I’m even beginning to wonder whether Hippocrates was wrong, or at least somewhat misguided, when he proclaimed, ‘Let food be thy medicine.’ Don’t get me wrong-food is important to our health. But it might be the soil where our food is grown, rather than the food itself, that offers us the real medicine,” she writes.

Key to Improved Nutrition

Dr. Miller cites research in her article that all point in the same direction-healthy “living” soils make for food with better nutrient content. And by “living,” I mean soils that are teeming with microorganisms such as bacteria, fungi, protozoa, and microscopic roundworms called nematodes.

Far from being scourges to be avoided at all cost, microorganisms are an essential component of life. We now understand that it is the cooperation between these microorganisms, the soil’s biome, and the plants’ roots, called rhizosphere that is ultimately responsible for allowing the plant to absorb nutrients from the soil in which it’s grown.

Insects and weeds also have their place in this circle of life. According to soil scientist Dr. Arden Andersen, insects are nature’s garbage collectors. Thanks to their specialized digestive systems, which differ from ours, they remove that which is not fit for us to eat-things we cannot digest.

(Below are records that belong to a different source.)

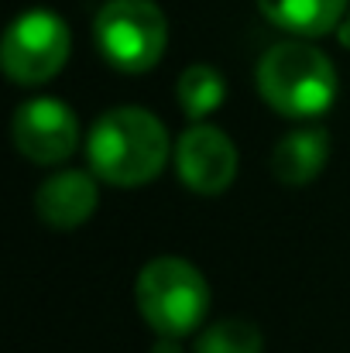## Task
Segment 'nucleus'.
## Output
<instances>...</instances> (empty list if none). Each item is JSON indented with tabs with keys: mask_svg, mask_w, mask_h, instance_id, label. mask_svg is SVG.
<instances>
[{
	"mask_svg": "<svg viewBox=\"0 0 350 353\" xmlns=\"http://www.w3.org/2000/svg\"><path fill=\"white\" fill-rule=\"evenodd\" d=\"M175 97H179V107H182L186 117L203 120L224 103L227 83H224V76H220L213 65H189V69L179 76Z\"/></svg>",
	"mask_w": 350,
	"mask_h": 353,
	"instance_id": "obj_11",
	"label": "nucleus"
},
{
	"mask_svg": "<svg viewBox=\"0 0 350 353\" xmlns=\"http://www.w3.org/2000/svg\"><path fill=\"white\" fill-rule=\"evenodd\" d=\"M175 168L186 189L200 196H220L237 179V148L220 127L196 123L175 144Z\"/></svg>",
	"mask_w": 350,
	"mask_h": 353,
	"instance_id": "obj_7",
	"label": "nucleus"
},
{
	"mask_svg": "<svg viewBox=\"0 0 350 353\" xmlns=\"http://www.w3.org/2000/svg\"><path fill=\"white\" fill-rule=\"evenodd\" d=\"M330 158V134L323 127H299L289 130L271 151V172L282 185L299 189L309 185Z\"/></svg>",
	"mask_w": 350,
	"mask_h": 353,
	"instance_id": "obj_9",
	"label": "nucleus"
},
{
	"mask_svg": "<svg viewBox=\"0 0 350 353\" xmlns=\"http://www.w3.org/2000/svg\"><path fill=\"white\" fill-rule=\"evenodd\" d=\"M165 123L141 107L107 110L86 134V158L97 179L117 189H137L155 182L168 161Z\"/></svg>",
	"mask_w": 350,
	"mask_h": 353,
	"instance_id": "obj_1",
	"label": "nucleus"
},
{
	"mask_svg": "<svg viewBox=\"0 0 350 353\" xmlns=\"http://www.w3.org/2000/svg\"><path fill=\"white\" fill-rule=\"evenodd\" d=\"M257 10L295 38H320L340 28L350 0H257Z\"/></svg>",
	"mask_w": 350,
	"mask_h": 353,
	"instance_id": "obj_10",
	"label": "nucleus"
},
{
	"mask_svg": "<svg viewBox=\"0 0 350 353\" xmlns=\"http://www.w3.org/2000/svg\"><path fill=\"white\" fill-rule=\"evenodd\" d=\"M72 38L59 14L52 10H24L10 21L0 41V65L17 86H41L55 79L69 59Z\"/></svg>",
	"mask_w": 350,
	"mask_h": 353,
	"instance_id": "obj_5",
	"label": "nucleus"
},
{
	"mask_svg": "<svg viewBox=\"0 0 350 353\" xmlns=\"http://www.w3.org/2000/svg\"><path fill=\"white\" fill-rule=\"evenodd\" d=\"M337 38H340L344 48H350V10L344 14V21H340V28H337Z\"/></svg>",
	"mask_w": 350,
	"mask_h": 353,
	"instance_id": "obj_14",
	"label": "nucleus"
},
{
	"mask_svg": "<svg viewBox=\"0 0 350 353\" xmlns=\"http://www.w3.org/2000/svg\"><path fill=\"white\" fill-rule=\"evenodd\" d=\"M97 203H100V189L90 172H59V175L45 179L35 192V210H38L41 223H48L55 230L83 227L97 213Z\"/></svg>",
	"mask_w": 350,
	"mask_h": 353,
	"instance_id": "obj_8",
	"label": "nucleus"
},
{
	"mask_svg": "<svg viewBox=\"0 0 350 353\" xmlns=\"http://www.w3.org/2000/svg\"><path fill=\"white\" fill-rule=\"evenodd\" d=\"M257 93L282 117H320L333 107L337 69L316 45H309L302 38H289V41L271 45L261 55Z\"/></svg>",
	"mask_w": 350,
	"mask_h": 353,
	"instance_id": "obj_2",
	"label": "nucleus"
},
{
	"mask_svg": "<svg viewBox=\"0 0 350 353\" xmlns=\"http://www.w3.org/2000/svg\"><path fill=\"white\" fill-rule=\"evenodd\" d=\"M134 302L158 336H189L210 312V285L186 257H155L134 281Z\"/></svg>",
	"mask_w": 350,
	"mask_h": 353,
	"instance_id": "obj_3",
	"label": "nucleus"
},
{
	"mask_svg": "<svg viewBox=\"0 0 350 353\" xmlns=\"http://www.w3.org/2000/svg\"><path fill=\"white\" fill-rule=\"evenodd\" d=\"M261 330L247 319H220L196 340V353H261Z\"/></svg>",
	"mask_w": 350,
	"mask_h": 353,
	"instance_id": "obj_12",
	"label": "nucleus"
},
{
	"mask_svg": "<svg viewBox=\"0 0 350 353\" xmlns=\"http://www.w3.org/2000/svg\"><path fill=\"white\" fill-rule=\"evenodd\" d=\"M14 144L35 165H62L79 148V120L76 114L52 97L28 100L14 114Z\"/></svg>",
	"mask_w": 350,
	"mask_h": 353,
	"instance_id": "obj_6",
	"label": "nucleus"
},
{
	"mask_svg": "<svg viewBox=\"0 0 350 353\" xmlns=\"http://www.w3.org/2000/svg\"><path fill=\"white\" fill-rule=\"evenodd\" d=\"M155 353H182V350H179V340H175V336H158Z\"/></svg>",
	"mask_w": 350,
	"mask_h": 353,
	"instance_id": "obj_13",
	"label": "nucleus"
},
{
	"mask_svg": "<svg viewBox=\"0 0 350 353\" xmlns=\"http://www.w3.org/2000/svg\"><path fill=\"white\" fill-rule=\"evenodd\" d=\"M100 55L117 72L137 76L158 65L168 45V21L155 0H110L93 21Z\"/></svg>",
	"mask_w": 350,
	"mask_h": 353,
	"instance_id": "obj_4",
	"label": "nucleus"
}]
</instances>
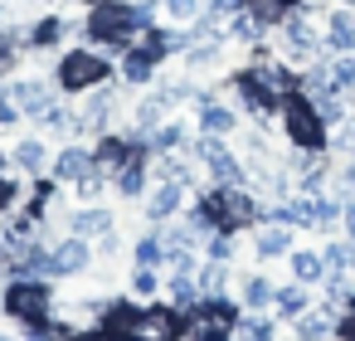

And weeds are nature’s way of evolving the soil-it’s an intermediate plant that mobilizes nutrients in order to alter the soil, making it more suitable for the next evolutionary level of plants to grow in it.

Once you understand this natural cycle, it allows you to address food quality, weeds, insects, and plant disease at its point of origination, without ever resorting to chemical herbicides, pesticides, fungicides, synthetic fertilizers, or genetic engineering.